● EXERCISE REQUIREMENTS:
Rename every "beige wall" to "tan wall" throughout the listing below, keeping all other text unchanged.

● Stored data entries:
════════════════

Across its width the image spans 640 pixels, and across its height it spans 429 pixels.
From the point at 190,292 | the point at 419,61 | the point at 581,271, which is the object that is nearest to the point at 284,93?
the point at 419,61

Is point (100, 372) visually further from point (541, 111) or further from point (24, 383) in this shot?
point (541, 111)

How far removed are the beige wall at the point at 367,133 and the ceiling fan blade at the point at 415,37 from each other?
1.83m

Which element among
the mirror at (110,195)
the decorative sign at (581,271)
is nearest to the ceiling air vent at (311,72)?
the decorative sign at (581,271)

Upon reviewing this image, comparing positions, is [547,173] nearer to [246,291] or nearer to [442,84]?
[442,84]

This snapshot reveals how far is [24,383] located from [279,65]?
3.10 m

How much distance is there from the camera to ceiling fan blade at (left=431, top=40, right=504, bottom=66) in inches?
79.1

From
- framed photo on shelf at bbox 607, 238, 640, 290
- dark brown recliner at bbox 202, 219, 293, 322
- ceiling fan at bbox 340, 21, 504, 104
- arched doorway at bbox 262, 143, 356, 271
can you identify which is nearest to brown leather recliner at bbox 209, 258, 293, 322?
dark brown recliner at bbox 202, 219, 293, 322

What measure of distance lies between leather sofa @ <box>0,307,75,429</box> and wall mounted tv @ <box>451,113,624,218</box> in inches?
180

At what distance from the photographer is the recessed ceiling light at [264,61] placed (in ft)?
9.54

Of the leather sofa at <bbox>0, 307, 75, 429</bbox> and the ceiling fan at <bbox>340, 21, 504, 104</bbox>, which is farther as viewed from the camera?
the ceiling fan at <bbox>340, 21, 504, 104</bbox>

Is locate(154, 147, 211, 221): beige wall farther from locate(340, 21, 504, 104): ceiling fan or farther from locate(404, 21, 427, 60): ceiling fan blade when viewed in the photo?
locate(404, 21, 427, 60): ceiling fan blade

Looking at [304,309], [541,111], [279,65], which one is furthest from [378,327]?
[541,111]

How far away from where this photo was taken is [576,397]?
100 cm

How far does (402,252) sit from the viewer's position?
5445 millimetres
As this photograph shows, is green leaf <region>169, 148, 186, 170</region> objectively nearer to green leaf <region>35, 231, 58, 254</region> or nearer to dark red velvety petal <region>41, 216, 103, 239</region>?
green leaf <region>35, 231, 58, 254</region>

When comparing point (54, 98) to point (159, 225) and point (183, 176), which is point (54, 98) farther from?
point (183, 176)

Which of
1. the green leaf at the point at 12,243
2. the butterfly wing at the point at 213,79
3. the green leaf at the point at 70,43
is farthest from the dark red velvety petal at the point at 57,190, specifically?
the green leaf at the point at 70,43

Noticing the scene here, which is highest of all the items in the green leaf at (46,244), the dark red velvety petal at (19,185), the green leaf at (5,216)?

════════════════

● OUTPUT FOR THIS EXERCISE:
Across its width the image spans 640 pixels, and across its height it spans 429 pixels.
From the point at 190,292 | the point at 419,61 | the point at 581,271, which is the object that is nearest to the point at 284,93?
the point at 419,61

Is point (100, 372) visually further from point (541, 111) or further from point (24, 383) in this shot?
point (541, 111)

How far removed are the tan wall at the point at 367,133 and the ceiling fan blade at the point at 415,37 from each other?
1.83m

Which element among
the mirror at (110,195)
the decorative sign at (581,271)
is nearest to the ceiling air vent at (311,72)?
the decorative sign at (581,271)

Upon reviewing this image, comparing positions, is [547,173] nearer to [246,291] or nearer to [442,84]?
[442,84]

This snapshot reveals how far is [24,383] located from [279,65]?
3.10 m

How much distance is there from the camera to ceiling fan blade at (left=431, top=40, right=504, bottom=66) in inches?
79.1

From
- framed photo on shelf at bbox 607, 238, 640, 290
- dark brown recliner at bbox 202, 219, 293, 322
- ceiling fan at bbox 340, 21, 504, 104
- arched doorway at bbox 262, 143, 356, 271
can you identify which is nearest to brown leather recliner at bbox 209, 258, 293, 322?
dark brown recliner at bbox 202, 219, 293, 322

What measure of distance lies between leather sofa @ <box>0,307,75,429</box> and wall mounted tv @ <box>451,113,624,218</box> in inches?
180

At what distance from the photographer is the recessed ceiling light at [264,61] placed (in ft)?
9.54

Of the leather sofa at <bbox>0, 307, 75, 429</bbox> and the ceiling fan at <bbox>340, 21, 504, 104</bbox>, which is farther as viewed from the camera?
the ceiling fan at <bbox>340, 21, 504, 104</bbox>

Is locate(154, 147, 211, 221): tan wall farther from locate(340, 21, 504, 104): ceiling fan or farther from locate(404, 21, 427, 60): ceiling fan blade when viewed in the photo?
locate(404, 21, 427, 60): ceiling fan blade

Looking at [304,309], [541,111], [279,65], which one is furthest from [378,327]?
[541,111]

How far away from where this photo was taken is [576,397]?
100 cm

How far does (402,252) sit from the viewer's position?
5445 millimetres
As this photograph shows, is green leaf <region>169, 148, 186, 170</region> objectively nearer to green leaf <region>35, 231, 58, 254</region> or nearer to dark red velvety petal <region>41, 216, 103, 239</region>?
green leaf <region>35, 231, 58, 254</region>

When comparing point (54, 98) to point (159, 225) and point (183, 176), which is point (54, 98) farther from?
point (183, 176)

Which of
1. the green leaf at the point at 12,243
2. the butterfly wing at the point at 213,79
3. the green leaf at the point at 70,43
is farthest from the dark red velvety petal at the point at 57,190, specifically?
the green leaf at the point at 70,43

Noticing the scene here, which is highest of all the items in the green leaf at (46,244), the dark red velvety petal at (19,185), the green leaf at (5,216)?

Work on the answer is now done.